- [REQUIRED ACTIONS]
[1] In the Spirit grammar thread below, what reason does the reply give for the trouble with the first grammar definition?
[2] Continue the Spirit grammar thread below from the point where it stops.

- [SOURCE TEXT]
□ □ □ □ □ □ □

I'm trying to use Spirit to parse expressions of the form Module1.Module2.value
(any number of dot-separated capitalized identifiers, then a dot, then a lowercase OCaml-style identifier). My current definition of the parser looks like this:
using namespace boost::spirit::qi;
template <typename Iter=std::string::iterator>
struct value_path : grammar<Iter, boost::tuple<std::vector<std::string>, std::string>()> {
value_path() :
value_path::base_type(start)
{
start = -(module_path<Iter>() >> '.') >> value_name<Iter>();
}
rule<Iter, boost::tuple<std::vector<std::string>, std::string>()> start;
};
where module_path
and value_name
are similar template structs inherting from qi::grammar
with single start
field that is assigned some Spirit rule, possibly using other custom grammars (e.g. value_name
depends on lowercase_ident
and operator_name
which are defined analogously) in the constructor.
When attempting to parse_phrase()
with this grammar, the program segfaults somewhere in the internals of Spirit (according to gdb). The equivalent definition, where the constructor of value_path
is as follows (I've basically unrolled all custom grammars it depends on, leaving only builtin Spirit parsers, and attempted to make it readable, which in hindsight was a fool's errand):
start =
-((raw[upper >> *(alnum | char_('_') | char_('\''))] % '.') >> '.')
>> lexeme[((lower | char_('_')) >> *(alnum | char_('_') | char_('\'')))
| char_('(') >>
( ( (char_('!') >> *char_("-+!$%&*./:<=>?@^|~")
| (char_("~?") >> +char_("-+!$%&*./:<=>?@^|~"))
| ( (char_("-+=<>@^|&*/$%") >> *char_("-+!$%&*./:<=>?@^|~"))
| string("mod")
| string("lor")
| string("lsl")
| string("lsr")
| string("asr")
| string("or")
| string("-.")
| string("!=")
| string("||")
| string("&&")
| string(":=")
| char_("*+=<>&-")
)
) >> char_(')')
)
)
];
does not segfault, and appears to work correctly, however I would rather avoid something this verbose and unreadable in my code. It's also not extensible at all.
So far I've tried various combinations of .alias()
, as well as saving value_name<Iter>()
, module_path<Iter>()
and all intermediate grammars along the dependency chain into their own fields. Neither of those worked. How can I keep the high level of abstraction of the first example? Is there a standard way of composing grammars in Spirit that does not run into issues?
You're running into trouble because expression templates keep internal references to temporaries.
Simply aggregate the sub-parser instances:
template <typename Iter=std::string::iterator>
struct value_path : grammar<Iter, boost::tuple<std::vector<std::string>, std::string>()> {
value_path() : value_path::base_type(start)

□ □ □ □ □ □ □

- [EXTRACTED RECORDS]
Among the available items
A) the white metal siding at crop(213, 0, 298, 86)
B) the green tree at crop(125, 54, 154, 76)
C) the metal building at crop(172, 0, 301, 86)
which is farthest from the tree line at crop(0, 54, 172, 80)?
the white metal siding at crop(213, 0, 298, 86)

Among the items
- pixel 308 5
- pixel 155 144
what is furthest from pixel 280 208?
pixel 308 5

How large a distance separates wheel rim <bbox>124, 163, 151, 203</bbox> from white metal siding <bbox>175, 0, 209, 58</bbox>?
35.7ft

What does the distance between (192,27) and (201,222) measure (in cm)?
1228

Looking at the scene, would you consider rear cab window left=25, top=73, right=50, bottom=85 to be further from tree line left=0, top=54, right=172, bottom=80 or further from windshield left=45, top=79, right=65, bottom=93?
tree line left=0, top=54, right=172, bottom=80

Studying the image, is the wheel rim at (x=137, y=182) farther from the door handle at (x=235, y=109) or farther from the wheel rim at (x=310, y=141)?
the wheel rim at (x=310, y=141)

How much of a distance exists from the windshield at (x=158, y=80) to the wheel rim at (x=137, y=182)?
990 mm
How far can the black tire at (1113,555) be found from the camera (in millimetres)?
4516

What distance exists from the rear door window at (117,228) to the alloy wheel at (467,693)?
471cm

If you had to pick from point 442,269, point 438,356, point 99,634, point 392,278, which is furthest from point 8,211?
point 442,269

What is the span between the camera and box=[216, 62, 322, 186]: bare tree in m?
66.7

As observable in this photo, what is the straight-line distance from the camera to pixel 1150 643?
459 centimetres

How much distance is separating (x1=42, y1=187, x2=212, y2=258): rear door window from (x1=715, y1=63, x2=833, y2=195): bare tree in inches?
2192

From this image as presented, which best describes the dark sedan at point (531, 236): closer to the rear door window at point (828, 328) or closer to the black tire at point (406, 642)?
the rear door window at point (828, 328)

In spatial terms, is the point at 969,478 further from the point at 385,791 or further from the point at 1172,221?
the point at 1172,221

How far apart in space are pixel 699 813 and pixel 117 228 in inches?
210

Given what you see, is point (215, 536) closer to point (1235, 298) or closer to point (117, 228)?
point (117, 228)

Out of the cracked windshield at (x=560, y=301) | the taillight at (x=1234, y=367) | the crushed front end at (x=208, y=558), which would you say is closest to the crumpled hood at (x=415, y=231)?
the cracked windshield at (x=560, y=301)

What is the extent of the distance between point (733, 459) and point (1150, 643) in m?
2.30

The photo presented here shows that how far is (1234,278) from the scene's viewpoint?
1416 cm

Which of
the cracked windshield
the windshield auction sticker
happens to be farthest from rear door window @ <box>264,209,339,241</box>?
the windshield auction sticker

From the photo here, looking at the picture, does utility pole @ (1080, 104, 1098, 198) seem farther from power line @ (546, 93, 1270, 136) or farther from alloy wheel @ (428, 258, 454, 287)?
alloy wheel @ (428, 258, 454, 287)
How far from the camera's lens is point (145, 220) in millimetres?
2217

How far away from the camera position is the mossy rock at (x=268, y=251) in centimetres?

□ □ □ □ □ □ □

- [EXPECTED RESULTS]
[1] Expression templates keep internal references to temporaries.

[2]
{
start = -(module_path_ >> '.') >> value_name_;
}
private:
rule<Iter, boost::tuple<std::vector<std::string>, std::string>()> start;
module_path<Iter> module_path_;
value_name<Iter> value_name_;
};
Notes I feel it might be a design smell to use separate sub-grammars for such small items. Although grammar decomposition is frequently a good idea to keep build times manageable and code size somewhat lower, but it seems - from the description here - you might be overdoing things.
The "plastering" of parser expressions behind a qi::rule
(effectively type erasure) comes with a possibly significant runtime overhead. If you subsequently instantiate those for more than a single iterator type, you may be compounding this with unnecessary growth of the binary.
UPDATE Regarding the idiomatic way to compose your grammars in Spirit, here's my take:
using namespace ascii;
using qi::raw;
lowercase_ident = raw[ (lower | '_') >> *(alnum | '_' | '\'') ];
module_path_item = raw[ upper >> *(alnum | '_' | '\'') ];
module_path_ = module_path_item % '.';
auto special_char = boost::proto::deep_copy(char_("-+!$%&*./:<=>?@^|~"));
operator_name = qi::raw [
('!' >> *special_char) /* branch 1 */
| (char_("~?") >> +special_char) /* branch 2 */
| (!char_(".:") >> special_char >> *special_char) /* branch 3 */
| "mod" /* branch 4 */
| "lor" | "lsl" | "lsr" | "asr" | "or" /* branch 5-9 */
| "-." /* branch 10 doesn't match because of branch 3 */
| "!=" | "||" | "&&" | ":=" /* branch 11-14 doesn't match because of branch 1,3 */
// | (special_char - char_("!$%./:?@^|~")) /* "*+=<>&-" cannot match because of branch 3 */
]
;
value_name_ =
lowercase_ident
| '(' >> operator_name >> ')'
;
start = -(module_path_ >> '.') >> value_name_;
Where the rules are fields declared as:
qi::rule<Iter, ast::value_path(), Skipper> start;
qi::rule<Iter, ast::module_path(), Skipper> module_path_;
// lexeme: (no skipper)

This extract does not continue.